Elle avait tout fait tomber, saccagé la pièce de ses mains. La lionne était de sortie et elle comptait continuer. Seulement, connaissez-vous le réel sens de la lionne ? Pourquoi sort-elle les griffes ? D’une part, c’est vrai, pour tout anéantir, tout mettre à bas. Et l’autre part ? La lionne sort quand elle en a envie, quand elle a faim et a trouvé un plat digne de son appétit. La rouquine jetait des regards incessants à Vlad, tentant de ne pas se faire voir. Il te plaît bien finalement, tu te fiches de l’âge. Il est à ton goût. La miss posa son regard sur lui et s’approcha d’un pas soutenu, décidé.

« Ordure, si seulement je le pouvais je te ferai manger mes poings. T’es qu’un connard, je te déteste. - Elle était juste en face de lui, toujours une tête de moins et tira la cravate pour le faire descendre-. J’te casserai les dents un jour, pour m’avoir volé un baiser. Pour n’être qu’un emmerdeur. Je … vais…te… »
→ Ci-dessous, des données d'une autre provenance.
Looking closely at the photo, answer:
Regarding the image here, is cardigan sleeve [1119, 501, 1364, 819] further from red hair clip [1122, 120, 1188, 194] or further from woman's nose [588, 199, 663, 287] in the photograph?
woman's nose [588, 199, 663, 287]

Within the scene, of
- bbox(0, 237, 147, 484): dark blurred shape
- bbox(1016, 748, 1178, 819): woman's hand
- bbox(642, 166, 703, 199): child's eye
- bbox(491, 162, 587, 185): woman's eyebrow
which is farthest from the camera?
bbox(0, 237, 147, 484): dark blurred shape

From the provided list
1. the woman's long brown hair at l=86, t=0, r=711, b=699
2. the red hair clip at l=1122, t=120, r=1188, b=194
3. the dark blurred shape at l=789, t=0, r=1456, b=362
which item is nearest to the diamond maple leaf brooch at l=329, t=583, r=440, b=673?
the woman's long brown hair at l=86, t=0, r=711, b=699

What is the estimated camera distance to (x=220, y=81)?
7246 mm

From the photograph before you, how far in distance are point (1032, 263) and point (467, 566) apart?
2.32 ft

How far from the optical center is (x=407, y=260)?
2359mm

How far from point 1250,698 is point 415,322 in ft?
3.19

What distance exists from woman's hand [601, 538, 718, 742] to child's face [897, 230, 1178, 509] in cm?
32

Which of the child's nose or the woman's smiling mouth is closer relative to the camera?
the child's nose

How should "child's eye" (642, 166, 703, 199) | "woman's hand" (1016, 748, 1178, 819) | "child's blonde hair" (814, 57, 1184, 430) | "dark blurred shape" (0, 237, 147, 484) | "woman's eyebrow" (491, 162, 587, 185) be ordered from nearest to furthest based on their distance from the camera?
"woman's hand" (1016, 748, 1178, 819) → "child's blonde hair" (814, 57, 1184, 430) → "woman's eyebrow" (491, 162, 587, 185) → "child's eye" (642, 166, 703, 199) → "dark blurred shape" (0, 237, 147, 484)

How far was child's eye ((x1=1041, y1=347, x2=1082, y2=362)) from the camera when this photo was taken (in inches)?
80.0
Il l’admirait avec son sourire en coin comme à son habitude. La rousse lâcha tout, bouche-bée. Furtivement, elle captura les joues de l’homme et l’embrassa. Elle l’avait fait, elle avait cédé, elle avait posé ses lèvres charnues sur les siennes. Il était si séduisant, si attirant, et son contact était si plaisant. Tu ne t’en lassais pas, c’était le contraire même. Le baiser était encore plus court que celui qu’il lui avait donné, elle avait honte et se rétracta rapidement, repoussant avec un peu de force son visage et fila vers la porte, fermée, remuant sans arrêt ses lèvres, encore imbibée du goût de l’autre abruti, sur son visage rougi de honte. Elle espérait une sortie, elle voulait partir. C’est après un peu moins d’une heure dans ce bureau que tu auras enfin compris ce qui n’allait pas dès le début Blake, ce qui était là depuis le commencement et que tu as nié. Il a toujours été plus fort, que ce soit en séduction ou dans n’importe quel autre domaine. Lorsque tu as posé ce pied dans son bureau, tu avais déjà, sans le savoir, céder à la tentation. Il est l’heure de l’avouer, tu t’es éprise de lui depuis longtemps. Tu as lamentablement échoué, Blake.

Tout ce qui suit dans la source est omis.